A anedota de Matthiessen, o caso Gabler e esses exemplos de editoração informatizada já seriam o bastante para demonstrar que, quando se fala em "edições críticas", muito mais está em jogo do que meramente a correção de vírgulas e parênteses.
Toda edição é uma interpretação. Pode ser forte ou fraca, renovadora ou convencional, mais ou menos afinada com o seu objeto. Mas como não existe nenhum texto que não seja editado, não seria exagero dizer que, a princípio, seria sempre bom avaliar a edição, antes de se estudar o texto. A editoração é uma forma de crítica, mas a crítica só raramente se preocupa com a identidade material do que está lendo. Editoração e crítica precisariam andar de mãos dadas; por ora, seria bom, ao menos, perder a ilusão de neutralidade, ou inocência na relação que existe entre um texto e um livro.
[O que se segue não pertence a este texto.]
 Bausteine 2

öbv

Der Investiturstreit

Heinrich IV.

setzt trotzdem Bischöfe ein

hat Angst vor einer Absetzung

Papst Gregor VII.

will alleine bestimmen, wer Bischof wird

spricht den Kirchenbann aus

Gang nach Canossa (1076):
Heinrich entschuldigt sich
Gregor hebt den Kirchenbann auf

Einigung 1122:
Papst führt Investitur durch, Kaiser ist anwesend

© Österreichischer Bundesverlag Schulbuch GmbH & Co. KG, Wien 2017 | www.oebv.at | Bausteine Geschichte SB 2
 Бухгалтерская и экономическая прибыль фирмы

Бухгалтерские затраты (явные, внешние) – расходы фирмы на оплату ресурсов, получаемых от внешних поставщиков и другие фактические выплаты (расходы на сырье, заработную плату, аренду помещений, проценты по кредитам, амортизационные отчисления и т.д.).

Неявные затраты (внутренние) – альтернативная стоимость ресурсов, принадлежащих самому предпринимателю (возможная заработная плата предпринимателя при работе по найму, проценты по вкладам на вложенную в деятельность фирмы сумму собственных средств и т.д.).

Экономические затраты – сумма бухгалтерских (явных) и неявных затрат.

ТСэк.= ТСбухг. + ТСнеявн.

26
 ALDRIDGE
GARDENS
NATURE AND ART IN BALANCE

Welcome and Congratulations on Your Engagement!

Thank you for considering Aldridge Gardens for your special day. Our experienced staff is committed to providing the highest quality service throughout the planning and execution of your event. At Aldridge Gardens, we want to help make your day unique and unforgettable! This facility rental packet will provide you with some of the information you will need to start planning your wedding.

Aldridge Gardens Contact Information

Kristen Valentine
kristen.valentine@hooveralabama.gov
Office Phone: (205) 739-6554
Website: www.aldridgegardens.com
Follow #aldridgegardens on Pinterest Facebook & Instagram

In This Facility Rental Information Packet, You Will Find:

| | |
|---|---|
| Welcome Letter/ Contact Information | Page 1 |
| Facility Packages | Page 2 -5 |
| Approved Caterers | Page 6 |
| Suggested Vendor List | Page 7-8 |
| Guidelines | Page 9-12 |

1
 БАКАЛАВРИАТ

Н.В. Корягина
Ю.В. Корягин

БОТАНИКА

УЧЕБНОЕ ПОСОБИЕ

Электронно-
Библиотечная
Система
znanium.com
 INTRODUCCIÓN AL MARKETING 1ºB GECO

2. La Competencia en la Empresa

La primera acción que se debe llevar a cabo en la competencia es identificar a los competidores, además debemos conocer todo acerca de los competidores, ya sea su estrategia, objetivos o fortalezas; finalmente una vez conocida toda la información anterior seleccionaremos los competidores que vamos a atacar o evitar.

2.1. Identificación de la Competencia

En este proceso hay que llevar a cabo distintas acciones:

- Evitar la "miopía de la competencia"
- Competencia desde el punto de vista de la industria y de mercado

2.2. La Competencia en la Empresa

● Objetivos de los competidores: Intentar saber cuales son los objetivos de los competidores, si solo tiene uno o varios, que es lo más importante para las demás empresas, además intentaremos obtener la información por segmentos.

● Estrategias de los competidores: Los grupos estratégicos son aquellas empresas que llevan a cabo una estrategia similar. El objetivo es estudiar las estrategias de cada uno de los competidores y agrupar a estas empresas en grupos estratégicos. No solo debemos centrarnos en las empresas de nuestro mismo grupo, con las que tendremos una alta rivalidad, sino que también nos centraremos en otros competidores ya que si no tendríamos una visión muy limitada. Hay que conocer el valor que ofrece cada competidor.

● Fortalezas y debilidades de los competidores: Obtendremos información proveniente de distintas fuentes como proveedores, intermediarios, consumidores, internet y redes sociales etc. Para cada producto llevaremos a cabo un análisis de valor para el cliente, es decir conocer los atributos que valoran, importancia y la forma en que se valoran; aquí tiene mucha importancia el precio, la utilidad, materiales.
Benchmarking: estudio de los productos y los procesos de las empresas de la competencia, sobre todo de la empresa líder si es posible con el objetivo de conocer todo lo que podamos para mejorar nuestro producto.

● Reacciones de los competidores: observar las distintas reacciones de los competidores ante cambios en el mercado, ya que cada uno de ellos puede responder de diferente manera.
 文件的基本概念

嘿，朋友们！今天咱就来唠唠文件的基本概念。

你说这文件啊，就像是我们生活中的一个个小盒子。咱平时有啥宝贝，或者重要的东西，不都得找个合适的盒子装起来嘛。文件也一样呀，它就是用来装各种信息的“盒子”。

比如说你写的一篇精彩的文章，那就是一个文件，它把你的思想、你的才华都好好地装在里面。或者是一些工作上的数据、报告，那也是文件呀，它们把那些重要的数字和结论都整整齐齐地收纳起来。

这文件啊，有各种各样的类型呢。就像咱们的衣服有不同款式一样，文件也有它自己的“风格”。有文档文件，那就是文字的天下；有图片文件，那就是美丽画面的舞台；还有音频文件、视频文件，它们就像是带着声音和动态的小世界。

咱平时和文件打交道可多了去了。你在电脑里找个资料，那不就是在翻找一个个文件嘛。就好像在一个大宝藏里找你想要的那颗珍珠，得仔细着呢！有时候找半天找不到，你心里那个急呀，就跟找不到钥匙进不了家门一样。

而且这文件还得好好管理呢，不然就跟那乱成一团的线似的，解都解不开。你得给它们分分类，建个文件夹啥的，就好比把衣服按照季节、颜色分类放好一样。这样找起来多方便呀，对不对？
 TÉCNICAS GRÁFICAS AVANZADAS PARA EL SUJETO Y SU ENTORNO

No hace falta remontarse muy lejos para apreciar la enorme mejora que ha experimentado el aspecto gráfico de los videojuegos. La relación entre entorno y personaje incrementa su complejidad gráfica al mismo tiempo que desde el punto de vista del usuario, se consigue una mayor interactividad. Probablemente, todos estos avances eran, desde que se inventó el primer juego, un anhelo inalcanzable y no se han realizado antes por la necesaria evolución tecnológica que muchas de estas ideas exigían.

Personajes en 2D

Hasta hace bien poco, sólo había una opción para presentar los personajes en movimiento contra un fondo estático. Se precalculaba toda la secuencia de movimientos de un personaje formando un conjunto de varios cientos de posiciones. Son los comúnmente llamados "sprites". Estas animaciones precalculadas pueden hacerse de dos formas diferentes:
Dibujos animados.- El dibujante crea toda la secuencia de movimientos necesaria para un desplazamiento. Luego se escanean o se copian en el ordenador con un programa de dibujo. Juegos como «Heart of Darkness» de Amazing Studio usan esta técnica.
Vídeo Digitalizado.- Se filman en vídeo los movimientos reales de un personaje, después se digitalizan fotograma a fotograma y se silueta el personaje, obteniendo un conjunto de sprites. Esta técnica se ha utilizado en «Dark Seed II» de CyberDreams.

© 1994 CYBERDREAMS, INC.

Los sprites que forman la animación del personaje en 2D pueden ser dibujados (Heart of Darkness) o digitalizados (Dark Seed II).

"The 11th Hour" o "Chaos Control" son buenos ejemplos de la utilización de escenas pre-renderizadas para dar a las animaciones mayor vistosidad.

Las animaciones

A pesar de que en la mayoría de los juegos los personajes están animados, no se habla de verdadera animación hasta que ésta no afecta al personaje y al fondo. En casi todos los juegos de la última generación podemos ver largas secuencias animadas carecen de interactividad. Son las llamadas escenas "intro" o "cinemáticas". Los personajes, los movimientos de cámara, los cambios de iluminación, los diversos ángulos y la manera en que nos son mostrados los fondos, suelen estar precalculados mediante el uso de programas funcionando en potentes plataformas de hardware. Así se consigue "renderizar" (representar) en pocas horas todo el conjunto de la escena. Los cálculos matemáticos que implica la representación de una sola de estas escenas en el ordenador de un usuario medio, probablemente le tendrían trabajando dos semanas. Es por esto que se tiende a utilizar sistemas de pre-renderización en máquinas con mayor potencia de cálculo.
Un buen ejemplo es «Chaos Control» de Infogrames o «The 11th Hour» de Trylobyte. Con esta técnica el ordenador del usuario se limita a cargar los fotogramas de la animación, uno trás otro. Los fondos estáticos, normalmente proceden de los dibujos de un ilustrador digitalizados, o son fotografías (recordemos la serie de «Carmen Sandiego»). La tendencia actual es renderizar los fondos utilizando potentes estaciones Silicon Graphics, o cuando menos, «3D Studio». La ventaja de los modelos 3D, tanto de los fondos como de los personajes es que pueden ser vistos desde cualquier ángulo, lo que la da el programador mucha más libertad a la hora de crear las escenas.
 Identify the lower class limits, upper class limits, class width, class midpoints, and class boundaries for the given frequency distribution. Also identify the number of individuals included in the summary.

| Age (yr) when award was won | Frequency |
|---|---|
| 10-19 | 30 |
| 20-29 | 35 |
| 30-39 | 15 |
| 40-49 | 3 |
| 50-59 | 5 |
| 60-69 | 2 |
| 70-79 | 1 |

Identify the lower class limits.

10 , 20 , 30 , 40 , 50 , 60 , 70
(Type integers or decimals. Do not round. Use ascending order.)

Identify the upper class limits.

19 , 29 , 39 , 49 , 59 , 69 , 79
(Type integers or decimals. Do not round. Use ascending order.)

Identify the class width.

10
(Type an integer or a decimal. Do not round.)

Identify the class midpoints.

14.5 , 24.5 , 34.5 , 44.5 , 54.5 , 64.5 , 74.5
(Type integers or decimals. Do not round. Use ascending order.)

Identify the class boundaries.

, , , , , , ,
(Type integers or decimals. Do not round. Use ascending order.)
Dificilmente alguém poderia permanecer editorialmente inocente depois da leitura da coletânea, organizada por George Bornstein, "Representing modernist texts editing as interpretation", organização de George Bornstein (um dos editores do novo Yeats). São dez ensaios, cada um sobre um projeto de editoração, e discutindo, em detalhes, o que vem se passando na transmissão das obras de Auden, H.D., Faulkner, Joyce, Lawrence, Mariane Morre, Pound, Williams, Virginia Woolf e Yeats.
Quase todos os artigos foram escritos pelos próprios editores dos poetas, e combinam o manifesto teórico com a narrativa de dúvidas e acertos em seus próprios projetos, e erros nos dos outros. O ensaio final, de Michael Groden, da editoração, desde os trabalhos pioneiros de Gregg e Bowers até a noção social de "texto" de Jerome McGann, ou as explorações da informática num livro recente como "Scholarly Editing in the Computer Age", de Peter Schillingsburgh.
Dada a falta de edições críticas em nosso país, toda esta discussão pode parecer acadêmica, no mau sentido. Mas basta para um pouco para pensar e cada um de nós terá de reconhecer que a nossa leitura diária, para não falar na formação de uma literatura nacional, está mesmo fundada no mais escorregadio dos terrenos.
Segundo atesta Gabler, o texto de Ulysses –mesmo o texto supostamente corrigido, de 1961– apresentava uma média de nada menos que sete erros por página. Um livro tão cheio de neologismo e idiossincrasias, como "Grande Sertão: Veredas" possivelmene teria o mesmo ou mais.
Salvo um ou outro projeto isolado (entre eles, os da Coleção Unesco, de circulação restrita; ou "Os Sertões", editador por Walnice Galvão; ou alguns trabalhos da Fundação Casa de Rui Barbosa), nossa literatura permanece dormindo feliz nos seus erros, seus cortes, suas adaptações e acidentes de impressão. Nós simplesmente não sabemos o que estamos lendo, mas há motivos para se suspeitar que não seja tudo do bom e do melhor.
"Já que contamos com um número suficiente de impressoras, com bastante papel e bastante tinta, é simplesmente uma estupidez que não se possa ter as edições que se quer." Apesar do tom de deafio, a verdade é que nem Ezra Pound conseguiu fazer a edição que ele queria dos poemas traduzidos de Guido Cavalcanti.
Já que aqui não contamos nem com um número suficiente de impressoras, nem de papel, nem de tinta, seria demais exigir as edições que se quer; também os entraves do mercado editorial, no Brasil, são muito diferentes dos da Inglaterra nas primeiras décadas do século. Mas identificar os problemas já é alguma coisa. A solução de um problema começa na pergunta, e essa coletânea sugere, para nós, um número razoável de boas perguntas, para as quais ficamos devendo boas, razoáveis –ou simplesmente alguma resposta.